— START OF Data supplied —

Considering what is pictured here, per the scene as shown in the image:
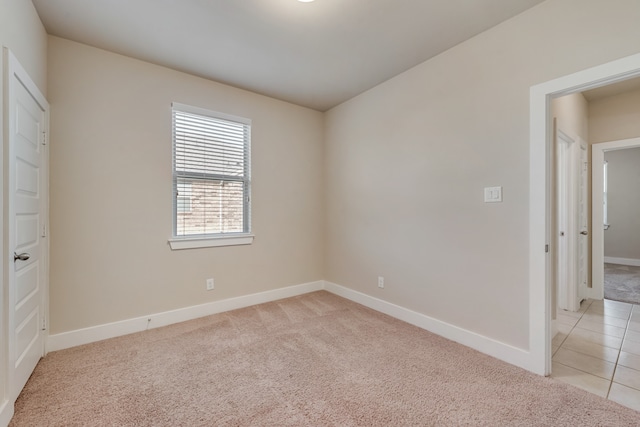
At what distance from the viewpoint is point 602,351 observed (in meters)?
2.32

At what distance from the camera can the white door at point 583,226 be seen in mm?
3369

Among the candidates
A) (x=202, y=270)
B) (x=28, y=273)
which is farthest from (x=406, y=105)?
(x=28, y=273)

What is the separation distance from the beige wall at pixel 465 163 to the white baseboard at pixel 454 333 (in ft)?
0.19

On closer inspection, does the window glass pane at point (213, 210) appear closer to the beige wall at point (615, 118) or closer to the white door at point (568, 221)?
the white door at point (568, 221)

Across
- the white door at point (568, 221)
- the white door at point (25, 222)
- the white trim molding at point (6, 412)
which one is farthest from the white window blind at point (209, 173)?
the white door at point (568, 221)

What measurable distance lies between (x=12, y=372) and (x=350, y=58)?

— END OF Data supplied —

### Goal
Rewrite all of the data above with "cream wall" substituted for every occurrence of "beige wall", changing nothing else. Leave the pictures out of your answer.

### Correct answer
Considering what is pictured here, per the scene as shown in the image:
At what distance from the viewpoint is point 602,351 observed (in meters)?
2.32

At what distance from the camera can the white door at point 583,226 be seen in mm?
3369

Among the candidates
A) (x=202, y=270)
B) (x=28, y=273)
which is farthest from (x=406, y=105)?
(x=28, y=273)

What is the separation distance from the cream wall at pixel 465 163 to the white baseboard at pixel 454 333 (in ft)?
0.19

On closer inspection, does the window glass pane at point (213, 210) appear closer to the cream wall at point (615, 118) or closer to the white door at point (568, 221)?
the white door at point (568, 221)

Across
- the white door at point (568, 221)
- the white door at point (25, 222)
- the white trim molding at point (6, 412)
which one is farthest from the white window blind at point (209, 173)?
the white door at point (568, 221)

What measurable distance lies between (x=12, y=372) and (x=350, y=58)?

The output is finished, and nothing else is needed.